## WORK TASK 1
Answer these questions using the episode article:
(a) On what date did the episode air on Fox in the United States?
(b) At which mall does Francine want to open her kiosk?
(c) What name does Roger give the wolf he adopts?
## WORK TASK 2
Copy the episode article between "In the episode, despite" and "he's a werewolf.", inclusive, and substitute "vampire" for "werewolf".
## WORK TASK 3
Translate this sentence from the episode article into Spanish: "After receiving a hefty bonus from work, Stan buys extravagant gadgets while Francine pleads for her dream kiosk at the mall."

## SELECTED PASSAGE
"Finances with Wolves" is the eleventh episode of the second season and the eighteenth overall episode of the animated comedy series American Dad!. It aired on Fox in the United States on January 29, 2006, and is written by Neal Boushell and Sam O'Neal and directed by Albert Calleros.

In the episode, despite Stan's objections, Francine realizes a long-standing dream of opening a kiosk at the Langley Falls Mall to sell her muffins, while Hayley becomes an eco-warrior to fight the mall's expansion. Meanwhile, Stan decides to give Klaus a new human body so Klaus can cook for him; and Steve thinks he's a werewolf.

Plot
After receiving a hefty bonus from work, Stan buys extravagant gadgets while Francine pleads for her dream kiosk at the mall. Upset about his lack of support, Francine opens a muffin shop without his approval and gives Stan a taste of life without a housewife. In a desperate move, Stan puts Klaus' brain back into a human body - that of the frontman of an Earth, Wind & Fire cover band who was abducted by the CIA in retaliation for ripping them off at the summer mixer - thinking that Klaus will cook breakfast for him only to discover it was a huge mistake as Klaus takes Stan hostage, steals Stan's cash and then gets rid of his former goldfish body by flushing it down the toilet. Klaus then sets out to win over Francine. Meanwhile, Steve is convinced he's a teen werewolf after watching a horror film and being attacked randomly by a wolf. In actuality, Roger adopted a wolf from the woods (after accidentily killing his sea monkeys), named it "Felicity" and, in the night, it killed another animal and covered Steve's room with blood. Another night, Steve and his friends go into the woods for his friends to kill him with a silver bullet; the actual wolf shows up and, in a confusing situation, they wind up thinking a silver bullet restored Steve to his normal self and separated the wolf from his body.

## GIVEN ENTRIES
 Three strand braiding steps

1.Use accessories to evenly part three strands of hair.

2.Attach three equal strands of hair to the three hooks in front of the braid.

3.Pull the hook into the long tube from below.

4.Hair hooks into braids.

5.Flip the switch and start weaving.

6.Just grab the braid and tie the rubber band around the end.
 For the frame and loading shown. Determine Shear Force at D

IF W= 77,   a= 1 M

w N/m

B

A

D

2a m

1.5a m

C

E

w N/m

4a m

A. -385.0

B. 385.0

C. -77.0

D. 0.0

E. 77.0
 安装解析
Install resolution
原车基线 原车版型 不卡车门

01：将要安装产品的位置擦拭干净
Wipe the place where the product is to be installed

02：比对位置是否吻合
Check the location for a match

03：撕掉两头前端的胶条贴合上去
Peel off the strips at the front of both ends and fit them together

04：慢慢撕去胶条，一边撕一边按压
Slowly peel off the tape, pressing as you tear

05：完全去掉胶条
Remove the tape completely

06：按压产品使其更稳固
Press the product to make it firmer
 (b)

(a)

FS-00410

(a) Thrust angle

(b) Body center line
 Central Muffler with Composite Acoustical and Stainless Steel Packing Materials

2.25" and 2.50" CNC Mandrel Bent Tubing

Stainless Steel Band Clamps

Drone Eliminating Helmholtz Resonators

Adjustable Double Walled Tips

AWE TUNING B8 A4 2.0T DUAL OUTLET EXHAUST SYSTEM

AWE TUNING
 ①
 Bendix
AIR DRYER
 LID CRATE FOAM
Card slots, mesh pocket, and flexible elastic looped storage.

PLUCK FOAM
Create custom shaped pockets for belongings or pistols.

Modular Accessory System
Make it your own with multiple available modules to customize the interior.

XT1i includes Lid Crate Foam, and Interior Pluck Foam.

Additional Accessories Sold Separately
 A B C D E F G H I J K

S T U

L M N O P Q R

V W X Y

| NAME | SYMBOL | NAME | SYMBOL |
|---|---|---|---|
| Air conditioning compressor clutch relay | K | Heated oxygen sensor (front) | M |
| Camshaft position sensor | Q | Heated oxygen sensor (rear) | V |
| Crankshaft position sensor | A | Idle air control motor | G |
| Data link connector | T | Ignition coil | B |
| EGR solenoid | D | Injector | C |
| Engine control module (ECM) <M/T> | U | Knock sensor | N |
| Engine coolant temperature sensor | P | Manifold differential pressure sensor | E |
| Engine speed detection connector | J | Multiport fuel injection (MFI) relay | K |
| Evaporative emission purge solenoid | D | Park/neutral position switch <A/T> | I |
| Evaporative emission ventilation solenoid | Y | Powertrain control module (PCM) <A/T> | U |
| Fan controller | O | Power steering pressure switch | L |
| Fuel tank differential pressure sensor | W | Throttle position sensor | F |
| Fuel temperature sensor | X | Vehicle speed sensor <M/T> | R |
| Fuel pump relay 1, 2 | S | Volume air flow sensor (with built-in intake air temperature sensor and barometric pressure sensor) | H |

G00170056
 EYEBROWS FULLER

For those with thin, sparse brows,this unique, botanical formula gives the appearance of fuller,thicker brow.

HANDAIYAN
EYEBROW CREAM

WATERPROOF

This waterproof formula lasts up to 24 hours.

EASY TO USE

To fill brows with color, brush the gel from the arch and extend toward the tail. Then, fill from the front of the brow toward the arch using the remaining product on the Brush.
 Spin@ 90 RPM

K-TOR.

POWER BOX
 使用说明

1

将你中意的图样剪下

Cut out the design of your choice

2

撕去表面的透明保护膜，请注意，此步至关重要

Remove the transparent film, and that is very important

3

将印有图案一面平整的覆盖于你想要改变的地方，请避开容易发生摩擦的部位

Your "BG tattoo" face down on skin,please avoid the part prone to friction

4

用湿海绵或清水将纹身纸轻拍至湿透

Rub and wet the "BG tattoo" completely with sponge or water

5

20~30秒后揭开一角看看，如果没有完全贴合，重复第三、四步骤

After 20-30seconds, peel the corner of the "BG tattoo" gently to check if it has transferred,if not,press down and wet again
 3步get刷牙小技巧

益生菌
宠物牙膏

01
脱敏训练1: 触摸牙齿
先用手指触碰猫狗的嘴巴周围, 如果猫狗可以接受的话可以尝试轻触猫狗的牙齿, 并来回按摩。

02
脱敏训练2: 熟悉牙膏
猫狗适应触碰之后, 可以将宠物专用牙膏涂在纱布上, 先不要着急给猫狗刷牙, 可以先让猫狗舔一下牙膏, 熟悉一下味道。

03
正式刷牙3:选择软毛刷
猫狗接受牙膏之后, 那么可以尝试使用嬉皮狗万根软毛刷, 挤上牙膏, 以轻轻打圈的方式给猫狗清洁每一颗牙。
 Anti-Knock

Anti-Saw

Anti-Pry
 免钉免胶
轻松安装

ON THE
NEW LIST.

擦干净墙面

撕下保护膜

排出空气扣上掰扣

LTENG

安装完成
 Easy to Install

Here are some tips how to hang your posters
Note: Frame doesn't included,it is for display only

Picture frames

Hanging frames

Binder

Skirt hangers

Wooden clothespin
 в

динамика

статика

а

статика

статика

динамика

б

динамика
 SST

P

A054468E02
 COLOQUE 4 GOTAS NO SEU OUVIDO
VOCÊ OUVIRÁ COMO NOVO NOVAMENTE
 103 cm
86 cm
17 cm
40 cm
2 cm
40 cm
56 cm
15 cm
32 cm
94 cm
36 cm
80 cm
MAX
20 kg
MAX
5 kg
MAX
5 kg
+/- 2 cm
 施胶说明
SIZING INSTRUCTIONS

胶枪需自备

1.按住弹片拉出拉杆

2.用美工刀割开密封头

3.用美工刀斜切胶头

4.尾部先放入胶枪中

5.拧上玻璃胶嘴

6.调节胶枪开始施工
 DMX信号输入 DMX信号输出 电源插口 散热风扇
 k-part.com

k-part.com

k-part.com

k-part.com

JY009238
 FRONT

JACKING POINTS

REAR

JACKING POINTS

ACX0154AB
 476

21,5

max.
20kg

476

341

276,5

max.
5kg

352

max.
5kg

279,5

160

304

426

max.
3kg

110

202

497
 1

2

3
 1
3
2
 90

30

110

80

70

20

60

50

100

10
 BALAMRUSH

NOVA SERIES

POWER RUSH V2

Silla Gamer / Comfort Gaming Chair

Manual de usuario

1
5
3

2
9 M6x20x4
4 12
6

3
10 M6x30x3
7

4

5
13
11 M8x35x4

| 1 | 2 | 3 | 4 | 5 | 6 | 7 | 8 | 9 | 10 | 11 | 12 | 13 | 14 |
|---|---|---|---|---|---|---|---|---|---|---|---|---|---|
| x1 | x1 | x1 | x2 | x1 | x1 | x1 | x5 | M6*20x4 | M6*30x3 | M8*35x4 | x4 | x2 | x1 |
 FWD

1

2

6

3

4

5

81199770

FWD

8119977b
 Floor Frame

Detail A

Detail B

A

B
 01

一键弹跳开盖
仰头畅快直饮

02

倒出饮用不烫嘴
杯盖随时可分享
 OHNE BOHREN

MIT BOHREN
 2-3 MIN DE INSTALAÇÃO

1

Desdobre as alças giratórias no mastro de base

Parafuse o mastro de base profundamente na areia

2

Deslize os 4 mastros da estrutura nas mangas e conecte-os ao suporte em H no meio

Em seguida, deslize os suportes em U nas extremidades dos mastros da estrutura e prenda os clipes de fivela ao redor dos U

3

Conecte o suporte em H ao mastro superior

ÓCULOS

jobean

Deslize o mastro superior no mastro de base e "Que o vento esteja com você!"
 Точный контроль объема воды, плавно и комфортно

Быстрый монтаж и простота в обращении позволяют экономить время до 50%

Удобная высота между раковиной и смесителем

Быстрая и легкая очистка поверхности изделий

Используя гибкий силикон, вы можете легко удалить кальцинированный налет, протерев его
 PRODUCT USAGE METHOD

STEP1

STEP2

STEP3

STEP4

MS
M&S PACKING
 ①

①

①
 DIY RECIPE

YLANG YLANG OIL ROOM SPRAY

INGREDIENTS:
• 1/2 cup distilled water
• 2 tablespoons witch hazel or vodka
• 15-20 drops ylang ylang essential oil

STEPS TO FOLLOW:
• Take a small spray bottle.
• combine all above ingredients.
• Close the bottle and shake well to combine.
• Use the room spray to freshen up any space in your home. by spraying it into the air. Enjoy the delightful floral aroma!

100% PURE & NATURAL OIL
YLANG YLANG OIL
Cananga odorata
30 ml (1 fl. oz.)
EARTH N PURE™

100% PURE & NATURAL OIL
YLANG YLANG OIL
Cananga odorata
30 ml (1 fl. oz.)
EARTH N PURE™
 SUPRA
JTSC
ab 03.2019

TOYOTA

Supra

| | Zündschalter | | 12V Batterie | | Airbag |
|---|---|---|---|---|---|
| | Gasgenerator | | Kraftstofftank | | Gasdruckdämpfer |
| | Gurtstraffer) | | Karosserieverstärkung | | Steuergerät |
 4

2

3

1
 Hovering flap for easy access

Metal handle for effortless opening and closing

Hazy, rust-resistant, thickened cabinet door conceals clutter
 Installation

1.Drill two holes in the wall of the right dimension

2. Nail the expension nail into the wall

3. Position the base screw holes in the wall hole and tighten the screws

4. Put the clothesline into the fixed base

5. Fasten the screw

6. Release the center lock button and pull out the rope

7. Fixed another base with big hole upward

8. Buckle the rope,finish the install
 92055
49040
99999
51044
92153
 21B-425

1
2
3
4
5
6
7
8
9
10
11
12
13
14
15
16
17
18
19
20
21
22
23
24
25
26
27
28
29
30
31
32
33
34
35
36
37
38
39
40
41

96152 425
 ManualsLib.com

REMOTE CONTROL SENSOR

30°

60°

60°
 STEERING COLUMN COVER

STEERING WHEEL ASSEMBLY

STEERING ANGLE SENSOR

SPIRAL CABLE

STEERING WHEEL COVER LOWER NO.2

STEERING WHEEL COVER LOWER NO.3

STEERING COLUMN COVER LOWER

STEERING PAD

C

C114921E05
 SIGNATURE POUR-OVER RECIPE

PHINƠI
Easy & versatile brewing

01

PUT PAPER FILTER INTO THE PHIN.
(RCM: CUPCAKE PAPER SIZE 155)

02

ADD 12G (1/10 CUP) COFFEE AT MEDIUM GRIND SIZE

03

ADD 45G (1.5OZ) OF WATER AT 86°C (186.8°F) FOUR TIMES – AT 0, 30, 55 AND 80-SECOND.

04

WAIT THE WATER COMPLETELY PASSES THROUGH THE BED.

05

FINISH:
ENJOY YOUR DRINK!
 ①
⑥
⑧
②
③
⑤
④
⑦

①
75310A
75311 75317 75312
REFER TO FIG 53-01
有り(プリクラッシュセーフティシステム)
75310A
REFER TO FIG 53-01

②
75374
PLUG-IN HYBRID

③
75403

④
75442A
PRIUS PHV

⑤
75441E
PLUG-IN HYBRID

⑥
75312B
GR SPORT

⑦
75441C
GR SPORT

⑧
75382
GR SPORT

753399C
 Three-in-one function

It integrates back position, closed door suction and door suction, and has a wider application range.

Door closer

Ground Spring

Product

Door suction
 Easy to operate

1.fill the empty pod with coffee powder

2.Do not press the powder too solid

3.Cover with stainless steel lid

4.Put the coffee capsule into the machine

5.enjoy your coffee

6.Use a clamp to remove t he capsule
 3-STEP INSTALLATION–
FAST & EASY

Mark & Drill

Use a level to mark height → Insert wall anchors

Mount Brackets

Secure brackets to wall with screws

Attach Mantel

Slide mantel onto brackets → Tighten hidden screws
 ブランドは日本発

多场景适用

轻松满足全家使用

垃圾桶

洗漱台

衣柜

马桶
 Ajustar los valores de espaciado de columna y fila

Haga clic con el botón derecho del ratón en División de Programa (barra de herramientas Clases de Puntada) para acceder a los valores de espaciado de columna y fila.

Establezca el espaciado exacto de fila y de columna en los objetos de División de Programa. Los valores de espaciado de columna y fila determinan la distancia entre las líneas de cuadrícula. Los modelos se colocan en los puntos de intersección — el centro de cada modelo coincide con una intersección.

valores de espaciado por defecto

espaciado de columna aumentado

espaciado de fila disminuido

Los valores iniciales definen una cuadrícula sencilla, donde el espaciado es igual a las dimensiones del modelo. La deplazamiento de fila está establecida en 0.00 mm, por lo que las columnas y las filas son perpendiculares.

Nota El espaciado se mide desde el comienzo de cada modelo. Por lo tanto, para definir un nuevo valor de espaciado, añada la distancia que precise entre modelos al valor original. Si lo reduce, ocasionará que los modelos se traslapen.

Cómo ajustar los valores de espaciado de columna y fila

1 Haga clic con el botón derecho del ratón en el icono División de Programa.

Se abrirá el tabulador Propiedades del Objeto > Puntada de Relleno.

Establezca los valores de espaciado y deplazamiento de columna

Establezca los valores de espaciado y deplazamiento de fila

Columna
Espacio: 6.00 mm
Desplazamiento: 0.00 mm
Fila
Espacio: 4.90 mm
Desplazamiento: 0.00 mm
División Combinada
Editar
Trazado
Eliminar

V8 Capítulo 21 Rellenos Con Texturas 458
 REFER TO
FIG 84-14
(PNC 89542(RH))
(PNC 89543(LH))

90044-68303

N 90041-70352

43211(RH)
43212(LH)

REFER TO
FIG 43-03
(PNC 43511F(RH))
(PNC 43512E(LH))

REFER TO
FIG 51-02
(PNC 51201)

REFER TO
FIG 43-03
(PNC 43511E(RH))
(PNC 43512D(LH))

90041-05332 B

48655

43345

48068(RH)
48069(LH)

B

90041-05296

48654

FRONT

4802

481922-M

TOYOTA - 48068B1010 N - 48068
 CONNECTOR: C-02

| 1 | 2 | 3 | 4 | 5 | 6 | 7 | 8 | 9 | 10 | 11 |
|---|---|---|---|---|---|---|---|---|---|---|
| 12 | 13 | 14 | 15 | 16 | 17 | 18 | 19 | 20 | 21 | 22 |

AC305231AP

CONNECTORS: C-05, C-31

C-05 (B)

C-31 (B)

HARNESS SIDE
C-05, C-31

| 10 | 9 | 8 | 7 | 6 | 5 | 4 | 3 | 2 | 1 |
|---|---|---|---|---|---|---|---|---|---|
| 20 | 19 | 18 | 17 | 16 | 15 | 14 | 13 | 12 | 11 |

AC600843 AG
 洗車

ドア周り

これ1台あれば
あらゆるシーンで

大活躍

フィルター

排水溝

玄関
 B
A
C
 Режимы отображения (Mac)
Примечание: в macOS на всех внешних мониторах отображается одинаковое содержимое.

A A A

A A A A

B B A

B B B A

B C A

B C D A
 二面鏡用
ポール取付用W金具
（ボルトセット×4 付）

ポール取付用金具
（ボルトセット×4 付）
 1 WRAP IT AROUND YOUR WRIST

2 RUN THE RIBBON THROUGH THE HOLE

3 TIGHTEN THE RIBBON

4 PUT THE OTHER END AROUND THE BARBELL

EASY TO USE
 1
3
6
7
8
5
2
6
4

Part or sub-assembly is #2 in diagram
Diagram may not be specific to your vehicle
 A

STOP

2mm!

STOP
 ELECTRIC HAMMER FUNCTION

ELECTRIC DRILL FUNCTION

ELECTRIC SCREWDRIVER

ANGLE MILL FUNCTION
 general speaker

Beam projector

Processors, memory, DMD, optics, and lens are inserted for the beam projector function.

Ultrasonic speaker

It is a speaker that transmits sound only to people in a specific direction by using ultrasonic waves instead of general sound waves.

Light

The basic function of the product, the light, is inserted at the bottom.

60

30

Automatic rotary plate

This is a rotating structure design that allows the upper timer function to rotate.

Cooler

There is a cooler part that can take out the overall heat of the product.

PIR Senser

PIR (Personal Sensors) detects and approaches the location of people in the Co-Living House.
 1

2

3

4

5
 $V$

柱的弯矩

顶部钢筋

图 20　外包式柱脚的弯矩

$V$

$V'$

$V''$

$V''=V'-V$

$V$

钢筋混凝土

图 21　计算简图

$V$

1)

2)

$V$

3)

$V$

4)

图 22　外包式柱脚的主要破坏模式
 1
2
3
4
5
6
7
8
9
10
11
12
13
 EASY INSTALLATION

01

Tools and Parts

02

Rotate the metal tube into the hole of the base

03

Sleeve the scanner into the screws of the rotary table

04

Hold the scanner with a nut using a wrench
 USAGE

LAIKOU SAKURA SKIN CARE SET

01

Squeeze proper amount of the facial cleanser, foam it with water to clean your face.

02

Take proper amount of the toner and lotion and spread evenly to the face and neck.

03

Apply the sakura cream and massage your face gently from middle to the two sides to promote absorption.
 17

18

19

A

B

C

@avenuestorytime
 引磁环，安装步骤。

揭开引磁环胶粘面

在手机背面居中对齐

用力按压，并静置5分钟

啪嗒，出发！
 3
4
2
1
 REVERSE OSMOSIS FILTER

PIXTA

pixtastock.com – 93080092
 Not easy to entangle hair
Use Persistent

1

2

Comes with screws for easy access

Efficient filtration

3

## PROBLEM SOLUTION 1
(a) January 29, 2006
(b) The Langley Falls Mall
(c) Felicity

## PROBLEM SOLUTION 2
In the episode, despite Stan's objections, Francine realizes a long-standing dream of opening a kiosk at the Langley Falls Mall to sell her muffins, while Hayley becomes an eco-warrior to fight the mall's expansion. Meanwhile, Stan decides to give Klaus a new human body so Klaus can cook for him; and Steve thinks he's a vampire.

## PROBLEM SOLUTION 3
Tras recibir una generosa bonificación en el trabajo, Stan compra aparatos extravagantes mientras Francine suplica por el quiosco de sus sueños en el centro comercial.